Since that time, he became a revolutionary militant, entering the IWL-FI Argentinian section.

The fight for work included the recovered factories and the occupation of the Termap petroleum storage site in Caleta Olivia (in the Patagonia), which lasted several days and generated the imprisonment of eight activist for almost a year, among them three comrades from our current.

When more jobs became available, he worked in a cold storage and in civil construction, until he managed to enter the oil sector. He worked in the perforation sector, working at the “well head”, in the midst of the Patagonia dessert, with temperatures under zero and in the midst of strong winds that characterize the region.

At the time, he was elected delegate for his sector and little afterwards he became a well-known leader of the opposition, not just of his sector or city, but in the different conflicts and struggles where we participated with solidarity and pushing the coordination and building of a new anti-employer and anti-bureaucratic union leadership.

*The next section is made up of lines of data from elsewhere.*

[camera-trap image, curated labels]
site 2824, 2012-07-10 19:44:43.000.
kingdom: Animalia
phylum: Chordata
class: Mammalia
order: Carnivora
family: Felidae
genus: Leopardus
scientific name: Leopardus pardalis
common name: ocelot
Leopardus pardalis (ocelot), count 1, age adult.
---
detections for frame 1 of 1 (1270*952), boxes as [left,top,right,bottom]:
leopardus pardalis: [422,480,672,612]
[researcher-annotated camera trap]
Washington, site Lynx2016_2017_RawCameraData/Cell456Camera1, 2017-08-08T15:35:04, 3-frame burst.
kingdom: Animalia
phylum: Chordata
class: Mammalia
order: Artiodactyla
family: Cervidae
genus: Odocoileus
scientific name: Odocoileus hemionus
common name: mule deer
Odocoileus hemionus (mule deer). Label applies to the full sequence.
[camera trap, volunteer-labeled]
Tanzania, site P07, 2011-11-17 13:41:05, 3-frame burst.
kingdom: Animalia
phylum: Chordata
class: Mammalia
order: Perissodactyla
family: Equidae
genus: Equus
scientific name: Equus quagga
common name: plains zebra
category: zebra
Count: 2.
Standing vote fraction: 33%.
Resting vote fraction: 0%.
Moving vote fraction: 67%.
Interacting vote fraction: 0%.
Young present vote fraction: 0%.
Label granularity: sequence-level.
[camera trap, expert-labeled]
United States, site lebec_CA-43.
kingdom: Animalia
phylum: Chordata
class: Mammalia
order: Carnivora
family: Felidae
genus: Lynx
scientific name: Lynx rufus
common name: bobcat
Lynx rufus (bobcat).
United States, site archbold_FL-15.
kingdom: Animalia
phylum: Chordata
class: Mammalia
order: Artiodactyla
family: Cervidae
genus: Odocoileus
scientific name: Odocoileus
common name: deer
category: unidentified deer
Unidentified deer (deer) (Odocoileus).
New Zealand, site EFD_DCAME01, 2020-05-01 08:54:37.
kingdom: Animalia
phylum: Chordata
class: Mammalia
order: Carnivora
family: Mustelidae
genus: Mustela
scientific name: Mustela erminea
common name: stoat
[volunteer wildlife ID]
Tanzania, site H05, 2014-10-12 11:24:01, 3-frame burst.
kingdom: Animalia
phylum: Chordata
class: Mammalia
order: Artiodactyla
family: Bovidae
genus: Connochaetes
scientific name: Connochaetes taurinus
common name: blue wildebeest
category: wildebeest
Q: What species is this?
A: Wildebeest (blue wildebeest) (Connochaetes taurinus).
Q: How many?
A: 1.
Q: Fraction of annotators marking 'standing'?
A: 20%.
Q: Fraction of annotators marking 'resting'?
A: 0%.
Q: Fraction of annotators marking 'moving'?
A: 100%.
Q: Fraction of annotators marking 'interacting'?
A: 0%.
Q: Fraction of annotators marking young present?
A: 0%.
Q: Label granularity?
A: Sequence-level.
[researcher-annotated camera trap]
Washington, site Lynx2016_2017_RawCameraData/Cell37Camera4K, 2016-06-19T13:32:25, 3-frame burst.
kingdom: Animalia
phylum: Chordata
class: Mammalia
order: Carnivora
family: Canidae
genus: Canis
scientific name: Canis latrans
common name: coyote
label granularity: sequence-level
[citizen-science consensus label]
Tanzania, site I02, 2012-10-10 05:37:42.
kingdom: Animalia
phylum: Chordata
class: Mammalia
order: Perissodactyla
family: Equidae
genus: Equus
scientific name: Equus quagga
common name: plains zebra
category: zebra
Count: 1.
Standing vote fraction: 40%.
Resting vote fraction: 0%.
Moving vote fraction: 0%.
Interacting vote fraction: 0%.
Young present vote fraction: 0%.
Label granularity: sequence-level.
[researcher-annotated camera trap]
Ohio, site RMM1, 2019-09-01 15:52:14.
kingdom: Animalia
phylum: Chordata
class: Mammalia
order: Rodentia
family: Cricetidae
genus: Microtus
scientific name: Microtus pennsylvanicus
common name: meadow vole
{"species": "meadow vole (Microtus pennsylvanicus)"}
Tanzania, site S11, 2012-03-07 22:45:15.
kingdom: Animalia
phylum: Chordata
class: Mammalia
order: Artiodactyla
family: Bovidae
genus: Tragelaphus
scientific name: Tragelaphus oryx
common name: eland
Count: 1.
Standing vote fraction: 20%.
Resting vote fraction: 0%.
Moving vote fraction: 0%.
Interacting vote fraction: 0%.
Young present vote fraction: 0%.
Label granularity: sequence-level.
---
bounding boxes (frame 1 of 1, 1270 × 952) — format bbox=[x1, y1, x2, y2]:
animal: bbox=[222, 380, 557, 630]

In this process, Daniel became an important national leader of the PSTU (A) and the International Workers League – Fourth International (IWL-FI).

One of the last struggles he led in the Patagonia was alongside his co-workers to face dismissals, occupying the oil wells during five heroic days in mid-winter. He is imprisoned now, but most of his co-workers are working thanks to this fight that both employers and bureaucracy still hold against him.

On December 18, 2017, he participated in Buenos Aires, along his party, in the great demonstration that faced the reforms that attacked the rights of the retired. This great mass mobilization was brutally repressed by security forces. Five demonstrators lost an eye and there were several imprisoned and prosecuted. Even the judge that oversees the cause speaks of excessive repression.

All the prosecuted, just as Sebastian Romero, who continues to be persecuted, and Daniel Ruiz, who was imprisoned on September 12, are accused of the “terrible crime” of having participated in this mobilization and having stood by it, answering the brutal police repression with the elements at hand, as the fireworks that are traditionally taken to mobilizations in Argentina.

Without a doubt, one of the Macri administration’s main policies is to criminalize social struggles.